• **Given request**
Update the stretch of data from the start through the line containing "117 centimetres", replacing "viewer" with "observer" and leaving everything else unchanged.

• **Supplied records**
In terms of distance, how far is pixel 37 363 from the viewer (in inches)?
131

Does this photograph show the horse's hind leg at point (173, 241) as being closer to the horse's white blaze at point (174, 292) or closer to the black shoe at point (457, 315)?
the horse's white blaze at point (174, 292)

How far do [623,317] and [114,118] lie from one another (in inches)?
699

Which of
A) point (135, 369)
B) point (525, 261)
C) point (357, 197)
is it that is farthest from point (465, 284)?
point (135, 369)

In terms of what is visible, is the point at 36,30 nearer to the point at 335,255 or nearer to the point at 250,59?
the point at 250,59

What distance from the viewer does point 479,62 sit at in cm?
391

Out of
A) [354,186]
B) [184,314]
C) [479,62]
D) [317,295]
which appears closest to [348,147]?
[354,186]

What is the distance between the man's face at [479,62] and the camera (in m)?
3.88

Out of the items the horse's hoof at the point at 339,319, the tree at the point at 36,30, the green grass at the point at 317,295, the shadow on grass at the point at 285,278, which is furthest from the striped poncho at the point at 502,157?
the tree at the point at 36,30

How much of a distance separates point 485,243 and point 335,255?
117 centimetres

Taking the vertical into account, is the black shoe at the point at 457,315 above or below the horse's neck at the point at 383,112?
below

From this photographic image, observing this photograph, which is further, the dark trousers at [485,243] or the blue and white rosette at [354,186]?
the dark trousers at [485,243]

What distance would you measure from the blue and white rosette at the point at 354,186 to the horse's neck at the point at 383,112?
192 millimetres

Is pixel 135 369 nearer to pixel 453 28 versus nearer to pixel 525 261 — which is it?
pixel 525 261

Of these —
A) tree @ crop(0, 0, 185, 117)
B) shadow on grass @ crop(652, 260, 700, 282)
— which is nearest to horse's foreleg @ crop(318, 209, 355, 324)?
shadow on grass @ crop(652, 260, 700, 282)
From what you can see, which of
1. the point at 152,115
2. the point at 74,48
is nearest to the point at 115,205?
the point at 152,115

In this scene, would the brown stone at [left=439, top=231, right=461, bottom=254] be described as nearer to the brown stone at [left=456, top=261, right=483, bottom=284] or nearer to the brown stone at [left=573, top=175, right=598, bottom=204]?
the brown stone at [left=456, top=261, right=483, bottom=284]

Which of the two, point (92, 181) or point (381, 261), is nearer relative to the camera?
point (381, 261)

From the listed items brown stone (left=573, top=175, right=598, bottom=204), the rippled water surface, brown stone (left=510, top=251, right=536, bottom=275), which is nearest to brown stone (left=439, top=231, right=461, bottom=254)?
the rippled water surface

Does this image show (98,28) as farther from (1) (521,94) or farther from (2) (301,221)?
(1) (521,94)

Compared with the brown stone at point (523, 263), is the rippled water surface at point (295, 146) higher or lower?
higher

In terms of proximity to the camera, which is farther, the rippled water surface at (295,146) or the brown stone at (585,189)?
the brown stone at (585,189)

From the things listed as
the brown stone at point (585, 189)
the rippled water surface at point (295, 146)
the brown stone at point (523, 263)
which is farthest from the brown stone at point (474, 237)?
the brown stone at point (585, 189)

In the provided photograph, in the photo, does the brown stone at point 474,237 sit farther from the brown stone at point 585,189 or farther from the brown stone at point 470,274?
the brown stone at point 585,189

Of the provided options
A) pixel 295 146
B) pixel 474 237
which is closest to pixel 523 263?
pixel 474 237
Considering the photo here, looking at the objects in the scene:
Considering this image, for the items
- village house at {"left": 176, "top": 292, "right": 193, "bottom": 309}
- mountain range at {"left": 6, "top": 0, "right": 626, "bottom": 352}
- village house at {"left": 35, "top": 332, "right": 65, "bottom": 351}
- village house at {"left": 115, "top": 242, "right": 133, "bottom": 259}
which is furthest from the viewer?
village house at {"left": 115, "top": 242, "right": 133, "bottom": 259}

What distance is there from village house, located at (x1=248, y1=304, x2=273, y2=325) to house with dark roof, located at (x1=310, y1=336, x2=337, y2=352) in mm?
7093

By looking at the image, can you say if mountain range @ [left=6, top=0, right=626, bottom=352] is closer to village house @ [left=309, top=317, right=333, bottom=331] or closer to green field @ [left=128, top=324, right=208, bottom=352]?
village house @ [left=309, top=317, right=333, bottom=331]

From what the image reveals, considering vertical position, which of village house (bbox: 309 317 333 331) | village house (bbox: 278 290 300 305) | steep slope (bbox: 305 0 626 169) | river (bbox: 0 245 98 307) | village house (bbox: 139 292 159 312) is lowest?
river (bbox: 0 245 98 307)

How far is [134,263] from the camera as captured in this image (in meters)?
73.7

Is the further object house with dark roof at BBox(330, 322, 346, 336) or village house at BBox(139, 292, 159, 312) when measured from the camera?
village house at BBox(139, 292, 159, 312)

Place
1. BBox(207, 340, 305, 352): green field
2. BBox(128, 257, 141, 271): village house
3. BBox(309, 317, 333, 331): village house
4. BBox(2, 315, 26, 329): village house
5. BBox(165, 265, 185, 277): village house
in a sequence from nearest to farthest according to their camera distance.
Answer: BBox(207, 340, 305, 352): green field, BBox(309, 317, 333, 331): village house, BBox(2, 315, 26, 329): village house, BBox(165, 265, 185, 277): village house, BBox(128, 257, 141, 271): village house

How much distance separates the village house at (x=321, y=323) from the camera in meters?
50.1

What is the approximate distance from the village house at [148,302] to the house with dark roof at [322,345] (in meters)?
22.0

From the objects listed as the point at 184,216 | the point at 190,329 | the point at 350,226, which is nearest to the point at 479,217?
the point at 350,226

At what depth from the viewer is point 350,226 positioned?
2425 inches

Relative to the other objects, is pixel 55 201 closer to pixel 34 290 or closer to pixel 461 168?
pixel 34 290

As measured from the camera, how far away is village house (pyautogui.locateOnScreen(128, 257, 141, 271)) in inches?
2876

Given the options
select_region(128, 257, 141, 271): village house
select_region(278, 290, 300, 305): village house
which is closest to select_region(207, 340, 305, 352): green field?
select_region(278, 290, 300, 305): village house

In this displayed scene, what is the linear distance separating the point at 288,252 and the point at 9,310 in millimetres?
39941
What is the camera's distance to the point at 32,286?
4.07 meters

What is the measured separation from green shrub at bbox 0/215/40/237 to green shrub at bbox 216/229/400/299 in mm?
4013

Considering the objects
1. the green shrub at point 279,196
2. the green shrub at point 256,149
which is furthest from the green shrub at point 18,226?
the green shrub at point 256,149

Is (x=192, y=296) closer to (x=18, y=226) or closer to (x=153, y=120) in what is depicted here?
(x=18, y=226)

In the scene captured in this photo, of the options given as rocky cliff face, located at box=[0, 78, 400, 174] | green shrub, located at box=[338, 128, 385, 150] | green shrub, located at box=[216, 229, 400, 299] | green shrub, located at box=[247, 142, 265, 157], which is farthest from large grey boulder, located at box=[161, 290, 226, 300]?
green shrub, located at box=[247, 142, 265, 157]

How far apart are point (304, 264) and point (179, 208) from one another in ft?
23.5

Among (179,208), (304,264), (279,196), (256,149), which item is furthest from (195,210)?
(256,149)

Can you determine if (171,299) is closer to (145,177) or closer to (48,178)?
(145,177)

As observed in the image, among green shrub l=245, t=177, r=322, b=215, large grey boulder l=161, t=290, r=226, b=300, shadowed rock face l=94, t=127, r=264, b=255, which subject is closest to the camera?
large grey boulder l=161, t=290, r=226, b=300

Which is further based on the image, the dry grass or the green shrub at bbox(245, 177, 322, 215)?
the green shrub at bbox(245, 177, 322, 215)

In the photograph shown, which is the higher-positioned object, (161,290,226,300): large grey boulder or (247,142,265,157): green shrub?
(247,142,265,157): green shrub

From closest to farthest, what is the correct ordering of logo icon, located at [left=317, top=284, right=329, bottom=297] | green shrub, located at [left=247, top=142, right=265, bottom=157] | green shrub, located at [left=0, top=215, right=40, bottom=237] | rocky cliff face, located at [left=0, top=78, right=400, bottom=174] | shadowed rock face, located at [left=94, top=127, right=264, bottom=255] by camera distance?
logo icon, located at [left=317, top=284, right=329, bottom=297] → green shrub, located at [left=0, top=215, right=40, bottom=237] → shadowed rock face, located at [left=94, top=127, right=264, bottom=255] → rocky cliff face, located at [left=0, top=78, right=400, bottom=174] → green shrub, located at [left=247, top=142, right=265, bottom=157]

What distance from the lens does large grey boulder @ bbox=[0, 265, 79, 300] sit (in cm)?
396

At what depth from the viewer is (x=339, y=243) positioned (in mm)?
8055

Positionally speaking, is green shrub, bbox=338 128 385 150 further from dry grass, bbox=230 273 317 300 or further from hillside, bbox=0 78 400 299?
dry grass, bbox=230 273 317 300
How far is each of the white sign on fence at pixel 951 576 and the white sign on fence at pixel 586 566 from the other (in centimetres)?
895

• **Written response**
In terms of distance, how far is pixel 37 363 from the observer (in inches)?
131

Does this photograph show the horse's hind leg at point (173, 241) as being closer to the horse's white blaze at point (174, 292) or closer to the black shoe at point (457, 315)?
the horse's white blaze at point (174, 292)

How far do [623,317] and [114,118] lie from one another (in inches)?
699

Which of
A) point (135, 369)
B) point (525, 261)
C) point (357, 197)
is it that is farthest from point (465, 284)?
point (135, 369)

In terms of what is visible, is the point at 36,30 nearer to the point at 335,255 or nearer to the point at 250,59?
the point at 250,59

What distance from the observer does point 479,62 sit at in cm?
391

Out of
A) [354,186]
B) [184,314]
C) [479,62]
D) [317,295]
which appears closest to [348,147]?
[354,186]

What is the distance between the man's face at [479,62] and the camera (in m)?
3.88

Out of the items the horse's hoof at the point at 339,319, the tree at the point at 36,30, the green grass at the point at 317,295, the shadow on grass at the point at 285,278, which is furthest from the striped poncho at the point at 502,157?
the tree at the point at 36,30

How much of a distance separates point 485,243 and point 335,255?
117 centimetres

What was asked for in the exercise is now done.